### INSTRUCTION
Repeat exactly the lines that run from the one containing "Within the image" to the end of the data, and leave out all others.

### DATA SHOWN
[Begin]
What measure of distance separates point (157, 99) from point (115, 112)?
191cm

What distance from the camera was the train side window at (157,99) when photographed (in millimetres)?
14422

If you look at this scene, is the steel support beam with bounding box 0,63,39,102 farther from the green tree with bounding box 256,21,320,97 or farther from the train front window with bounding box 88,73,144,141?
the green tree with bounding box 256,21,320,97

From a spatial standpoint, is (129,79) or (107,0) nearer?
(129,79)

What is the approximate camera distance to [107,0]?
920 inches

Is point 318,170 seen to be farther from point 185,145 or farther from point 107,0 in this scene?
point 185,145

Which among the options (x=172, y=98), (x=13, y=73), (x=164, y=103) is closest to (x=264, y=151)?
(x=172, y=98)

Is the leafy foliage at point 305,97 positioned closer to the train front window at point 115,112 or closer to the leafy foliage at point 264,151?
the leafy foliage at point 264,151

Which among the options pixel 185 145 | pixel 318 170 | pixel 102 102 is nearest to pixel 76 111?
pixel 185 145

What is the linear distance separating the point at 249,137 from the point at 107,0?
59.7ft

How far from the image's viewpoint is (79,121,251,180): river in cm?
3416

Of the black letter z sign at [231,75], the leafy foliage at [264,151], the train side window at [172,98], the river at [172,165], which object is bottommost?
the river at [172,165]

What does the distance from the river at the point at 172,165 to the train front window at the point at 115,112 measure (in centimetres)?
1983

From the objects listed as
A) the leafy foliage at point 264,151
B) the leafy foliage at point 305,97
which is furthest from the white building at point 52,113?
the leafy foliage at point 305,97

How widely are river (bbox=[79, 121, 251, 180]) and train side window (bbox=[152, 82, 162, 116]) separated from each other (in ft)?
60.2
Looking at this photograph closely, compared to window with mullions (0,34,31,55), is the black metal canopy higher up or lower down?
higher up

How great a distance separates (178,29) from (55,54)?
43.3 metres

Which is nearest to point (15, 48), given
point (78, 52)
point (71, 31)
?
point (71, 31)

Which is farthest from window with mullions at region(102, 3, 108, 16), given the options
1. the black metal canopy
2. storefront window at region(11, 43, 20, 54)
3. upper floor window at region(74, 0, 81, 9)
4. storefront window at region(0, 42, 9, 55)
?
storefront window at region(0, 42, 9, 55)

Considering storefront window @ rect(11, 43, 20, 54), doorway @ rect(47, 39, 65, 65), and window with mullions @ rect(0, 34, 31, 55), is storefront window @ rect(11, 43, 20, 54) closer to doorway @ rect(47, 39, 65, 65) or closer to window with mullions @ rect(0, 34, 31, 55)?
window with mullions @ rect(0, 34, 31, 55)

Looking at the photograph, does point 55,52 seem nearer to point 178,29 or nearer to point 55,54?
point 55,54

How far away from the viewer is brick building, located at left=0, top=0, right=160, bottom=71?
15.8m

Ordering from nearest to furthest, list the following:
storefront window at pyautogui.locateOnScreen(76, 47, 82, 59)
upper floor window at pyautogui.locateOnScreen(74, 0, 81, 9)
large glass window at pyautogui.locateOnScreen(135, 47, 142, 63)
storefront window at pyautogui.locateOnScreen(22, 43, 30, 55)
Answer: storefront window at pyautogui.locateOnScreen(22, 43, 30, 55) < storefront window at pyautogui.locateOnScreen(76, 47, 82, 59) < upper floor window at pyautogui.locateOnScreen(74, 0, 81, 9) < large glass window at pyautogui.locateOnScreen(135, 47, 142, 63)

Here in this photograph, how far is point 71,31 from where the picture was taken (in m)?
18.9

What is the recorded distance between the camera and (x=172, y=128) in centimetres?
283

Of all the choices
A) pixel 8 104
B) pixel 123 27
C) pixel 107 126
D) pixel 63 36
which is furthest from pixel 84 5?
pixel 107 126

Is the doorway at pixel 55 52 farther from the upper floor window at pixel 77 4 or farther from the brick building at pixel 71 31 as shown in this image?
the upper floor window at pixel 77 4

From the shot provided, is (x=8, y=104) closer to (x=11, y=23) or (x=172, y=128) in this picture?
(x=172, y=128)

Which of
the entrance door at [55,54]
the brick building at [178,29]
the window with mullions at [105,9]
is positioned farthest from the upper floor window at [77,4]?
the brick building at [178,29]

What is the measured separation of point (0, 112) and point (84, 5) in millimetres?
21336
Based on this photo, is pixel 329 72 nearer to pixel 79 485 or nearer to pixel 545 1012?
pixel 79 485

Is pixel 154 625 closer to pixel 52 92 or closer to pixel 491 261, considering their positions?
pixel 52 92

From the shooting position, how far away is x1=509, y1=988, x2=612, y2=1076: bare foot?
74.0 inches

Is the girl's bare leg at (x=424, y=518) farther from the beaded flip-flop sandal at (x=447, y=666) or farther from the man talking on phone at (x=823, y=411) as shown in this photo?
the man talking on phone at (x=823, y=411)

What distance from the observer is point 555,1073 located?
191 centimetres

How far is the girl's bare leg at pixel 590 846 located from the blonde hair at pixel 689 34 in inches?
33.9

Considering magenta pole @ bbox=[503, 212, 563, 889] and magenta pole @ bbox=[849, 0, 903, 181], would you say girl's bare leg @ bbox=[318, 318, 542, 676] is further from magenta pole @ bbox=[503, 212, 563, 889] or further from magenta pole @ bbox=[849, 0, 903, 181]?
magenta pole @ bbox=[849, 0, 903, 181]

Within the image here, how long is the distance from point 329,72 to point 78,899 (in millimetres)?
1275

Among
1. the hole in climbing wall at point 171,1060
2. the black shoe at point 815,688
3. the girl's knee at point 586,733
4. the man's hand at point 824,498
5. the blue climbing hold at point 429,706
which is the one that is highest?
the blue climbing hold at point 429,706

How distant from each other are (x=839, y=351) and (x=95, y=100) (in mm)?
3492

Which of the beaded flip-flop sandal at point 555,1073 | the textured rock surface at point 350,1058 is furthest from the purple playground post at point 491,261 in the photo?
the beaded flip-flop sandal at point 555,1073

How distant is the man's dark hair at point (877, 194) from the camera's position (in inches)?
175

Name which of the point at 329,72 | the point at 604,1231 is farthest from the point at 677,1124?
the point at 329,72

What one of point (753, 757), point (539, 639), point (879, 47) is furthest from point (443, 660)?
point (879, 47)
[End]
### WRITTEN SOLUTION
Within the image here, how long is the distance from point 329,72 to point 78,899 (in millimetres)?
1275

Among
1. the hole in climbing wall at point 171,1060
2. the black shoe at point 815,688
3. the girl's knee at point 586,733
4. the man's hand at point 824,498
5. the blue climbing hold at point 429,706
which is the one that is highest?
the blue climbing hold at point 429,706

How distant from each other are (x=839, y=351) and (x=95, y=100) (in mm)?
3492

Which of the beaded flip-flop sandal at point 555,1073 | the textured rock surface at point 350,1058 is furthest from the purple playground post at point 491,261 in the photo?
the beaded flip-flop sandal at point 555,1073

How distant is the man's dark hair at point (877, 194) from the camera's position (in inches)?
175

Name which of the point at 329,72 | the point at 604,1231 is farthest from the point at 677,1124?
the point at 329,72

What one of point (753, 757), point (539, 639), point (879, 47) is furthest from point (443, 660)?
point (879, 47)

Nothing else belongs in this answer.